Cette île est extrêmement fertîle ; elle abonde en prés et en pâturages ; la laine de ses brebis est presque aussi fine que celle de Lempster dans la province de Hereford. Le blé n'y manque pas, non plus que la pêche et la chasse ; mais il faut tirer le bois dont on a besoin de l'Hampshire. Les habitants dépendent pour le temporel de cette dernière province, et pour le spirituel de l'évêque de Winchester.

Deux hommes célèbres nés dans l'île de Wight, se présentent à ma mémoire ; James (Thomas) savant théologien, et Hooke (Robert) grand physicien du dernier siècle.

James nâquit vers l'an 1571, et mourut à Oxford en 1629, âgé de cinquante-huit ans. Divers ouvrages ont été le fruit de ses études ; je n'en citerai que trois. 1. Catalogus scriptorum oxoniensium et cantabrigiensium librorum, Londres 1600 in -4°. c'est un des plus exacts d'entre les catalogues de cette nature. 2. Traité de la corruption de l'écriture, des conciles et des pères, par les prélats de l'église de Rome, Londres, 1611 et 1688, in -8°. Il y a, dit-il, dans la bibliothèque du Vatican des écrivains entretenus pour transcrire les actes des conciles et pour copier les ouvrages des pères, en imitant le caractère des anciens livres aussi parfaitement qu'il est possible : c'est un moyen, continue-t-il, de donner dans la suite ces copies modernes sur le pied d'anciens manuscrits. 3. Catalogus indulgentiarum urbis Romae, ex veteri manuscripto descriptus, Lond. 1617, in -4°.

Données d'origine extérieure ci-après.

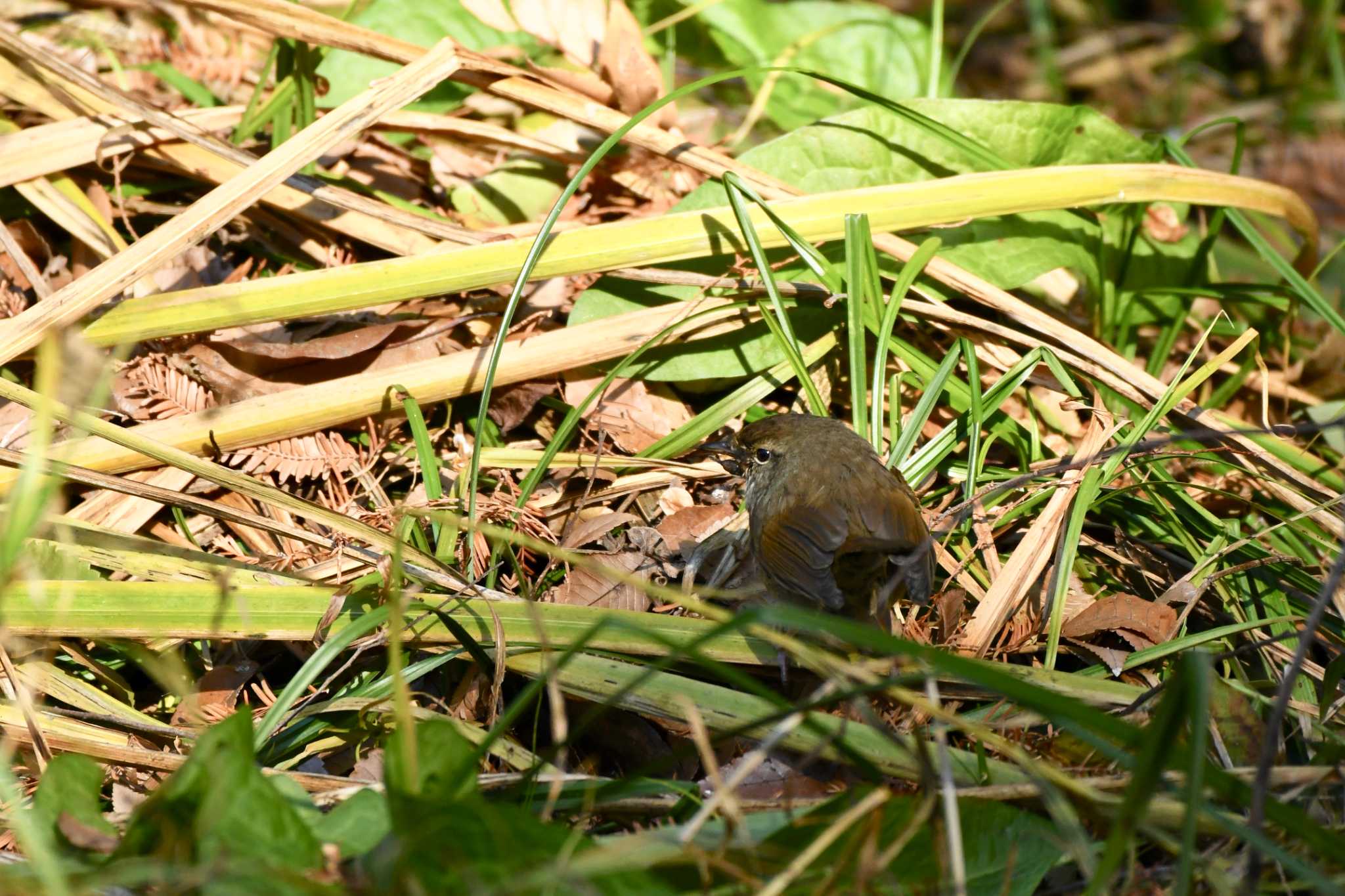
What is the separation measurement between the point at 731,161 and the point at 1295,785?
2.45m

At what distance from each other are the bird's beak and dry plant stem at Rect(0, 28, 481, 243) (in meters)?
0.97

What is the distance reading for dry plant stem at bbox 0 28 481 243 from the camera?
3.62m

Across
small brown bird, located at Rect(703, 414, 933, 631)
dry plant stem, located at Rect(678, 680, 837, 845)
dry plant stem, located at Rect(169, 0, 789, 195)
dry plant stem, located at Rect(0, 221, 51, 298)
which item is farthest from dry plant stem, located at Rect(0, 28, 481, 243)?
dry plant stem, located at Rect(678, 680, 837, 845)

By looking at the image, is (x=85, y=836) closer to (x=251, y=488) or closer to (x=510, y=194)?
(x=251, y=488)

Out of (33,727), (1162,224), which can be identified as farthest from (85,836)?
(1162,224)

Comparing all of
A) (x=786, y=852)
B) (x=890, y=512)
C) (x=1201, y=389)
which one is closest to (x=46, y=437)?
(x=786, y=852)

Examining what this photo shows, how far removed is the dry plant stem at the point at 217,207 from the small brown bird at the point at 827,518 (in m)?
1.46

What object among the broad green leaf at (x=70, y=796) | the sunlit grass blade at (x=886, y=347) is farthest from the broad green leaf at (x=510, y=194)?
the broad green leaf at (x=70, y=796)

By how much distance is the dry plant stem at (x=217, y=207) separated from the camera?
122 inches

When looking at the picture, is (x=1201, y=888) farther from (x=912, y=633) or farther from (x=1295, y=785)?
(x=912, y=633)

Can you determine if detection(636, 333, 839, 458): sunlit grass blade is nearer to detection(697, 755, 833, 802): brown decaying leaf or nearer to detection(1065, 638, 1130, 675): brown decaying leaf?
detection(697, 755, 833, 802): brown decaying leaf

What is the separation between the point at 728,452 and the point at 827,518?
1.40 ft

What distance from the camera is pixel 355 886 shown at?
193cm

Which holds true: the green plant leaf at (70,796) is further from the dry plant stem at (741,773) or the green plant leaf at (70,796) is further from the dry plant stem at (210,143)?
the dry plant stem at (210,143)
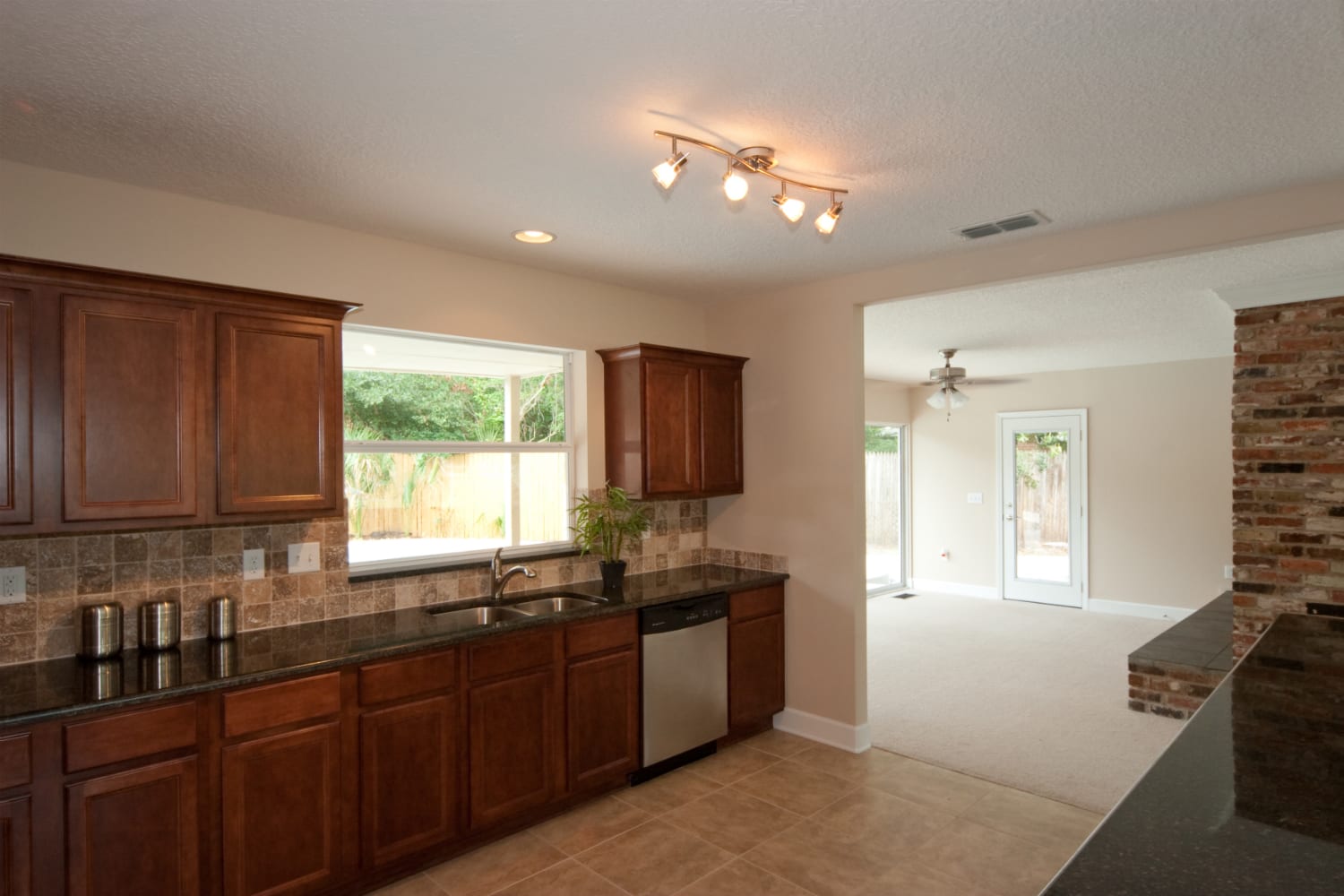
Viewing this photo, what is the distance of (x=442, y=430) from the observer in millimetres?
3643

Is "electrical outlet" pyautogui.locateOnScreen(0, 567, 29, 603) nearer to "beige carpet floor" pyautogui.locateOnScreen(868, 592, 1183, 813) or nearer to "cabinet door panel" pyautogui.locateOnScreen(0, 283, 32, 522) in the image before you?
"cabinet door panel" pyautogui.locateOnScreen(0, 283, 32, 522)

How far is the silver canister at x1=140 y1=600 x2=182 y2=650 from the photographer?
258cm

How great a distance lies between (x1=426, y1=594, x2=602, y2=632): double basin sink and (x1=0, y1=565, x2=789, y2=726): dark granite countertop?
0.06 m

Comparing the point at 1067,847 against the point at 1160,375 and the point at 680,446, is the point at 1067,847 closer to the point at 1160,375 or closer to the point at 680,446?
the point at 680,446

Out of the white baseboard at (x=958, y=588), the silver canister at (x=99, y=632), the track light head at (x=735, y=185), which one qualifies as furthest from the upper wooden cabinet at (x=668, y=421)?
the white baseboard at (x=958, y=588)

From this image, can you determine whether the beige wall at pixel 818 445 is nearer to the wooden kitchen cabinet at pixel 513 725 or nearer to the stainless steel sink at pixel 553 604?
the stainless steel sink at pixel 553 604

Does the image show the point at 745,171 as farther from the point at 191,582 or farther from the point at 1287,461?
the point at 1287,461

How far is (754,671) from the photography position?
4133 millimetres

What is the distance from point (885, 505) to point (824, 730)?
5525 millimetres

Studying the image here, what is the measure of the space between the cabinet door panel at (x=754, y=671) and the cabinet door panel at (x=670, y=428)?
2.83 ft

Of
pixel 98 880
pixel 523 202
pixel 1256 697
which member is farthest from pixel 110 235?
pixel 1256 697

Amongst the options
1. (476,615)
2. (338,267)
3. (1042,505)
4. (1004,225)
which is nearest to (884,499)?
(1042,505)

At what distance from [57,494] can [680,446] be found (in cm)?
273

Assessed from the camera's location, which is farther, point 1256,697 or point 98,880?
point 98,880
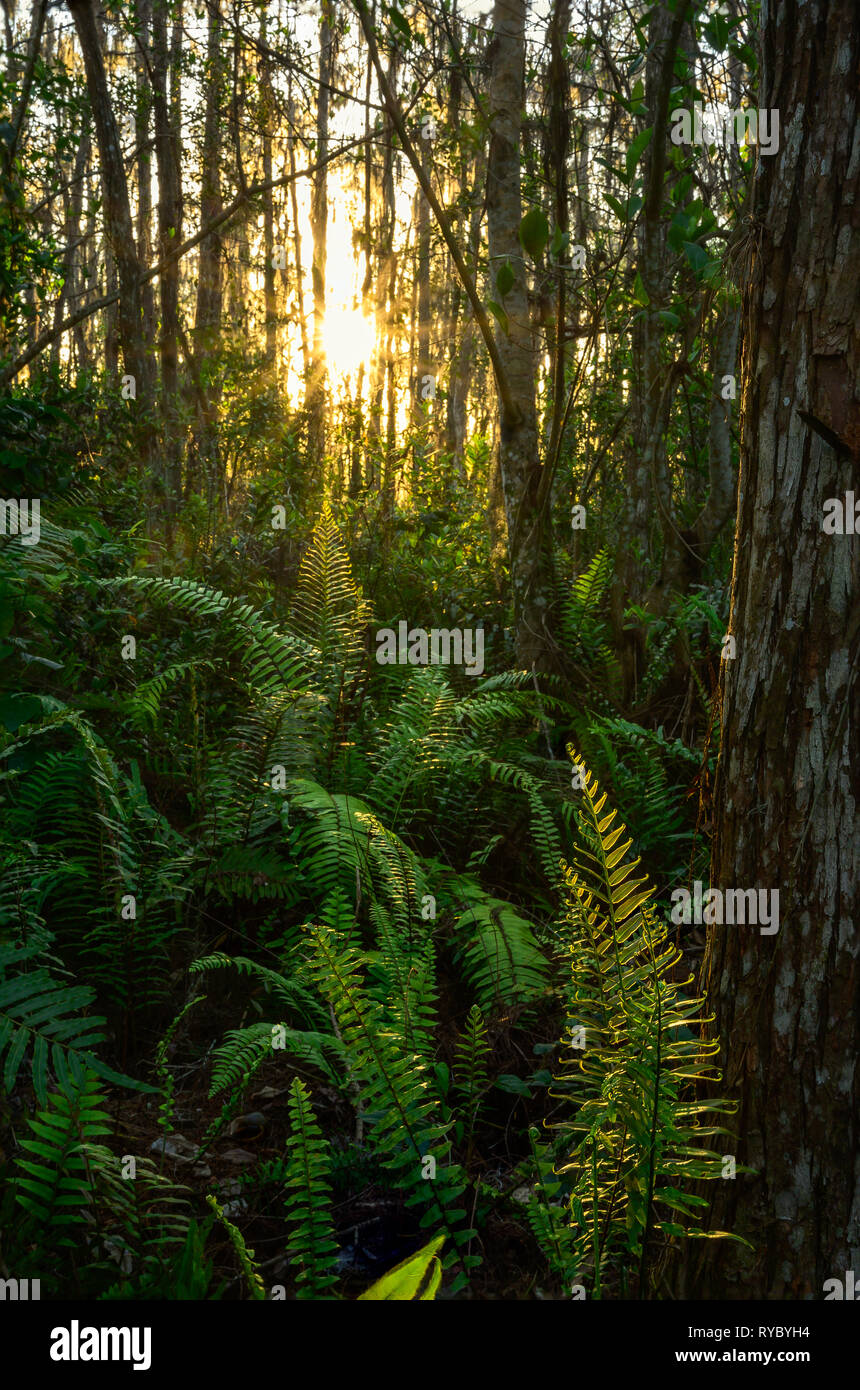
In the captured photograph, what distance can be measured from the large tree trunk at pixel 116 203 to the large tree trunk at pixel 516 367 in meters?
2.92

Hooke naquit en 1635, et montra dès son enfance une grande dextérité à imiter les ouvrages de mécanique ; car il fit une horloge de bois sur le modèle d'une vieille horloge de cuivre qu'il avait sous les yeux. Le père cultiva les heureuses dispositions que son fils avait pour les arts, et qui perfectionnèrent le génie inventif qui brille dans les ouvrages de M. Hooke. L'illustre Boyle l'employa à ses expériences, et bientôt après la société royale lui donna une pension pour travailler sous ses ordres. En 1666, la ville de Londres ayant été ruinée par le feu, il fut nommé pour marquer le terrain aux propriétaires ; et ce fut dans cette emploi qu'il gagna la plus grande partie de son bien. Il mourut en 1703, âgé de soixante-sept ans.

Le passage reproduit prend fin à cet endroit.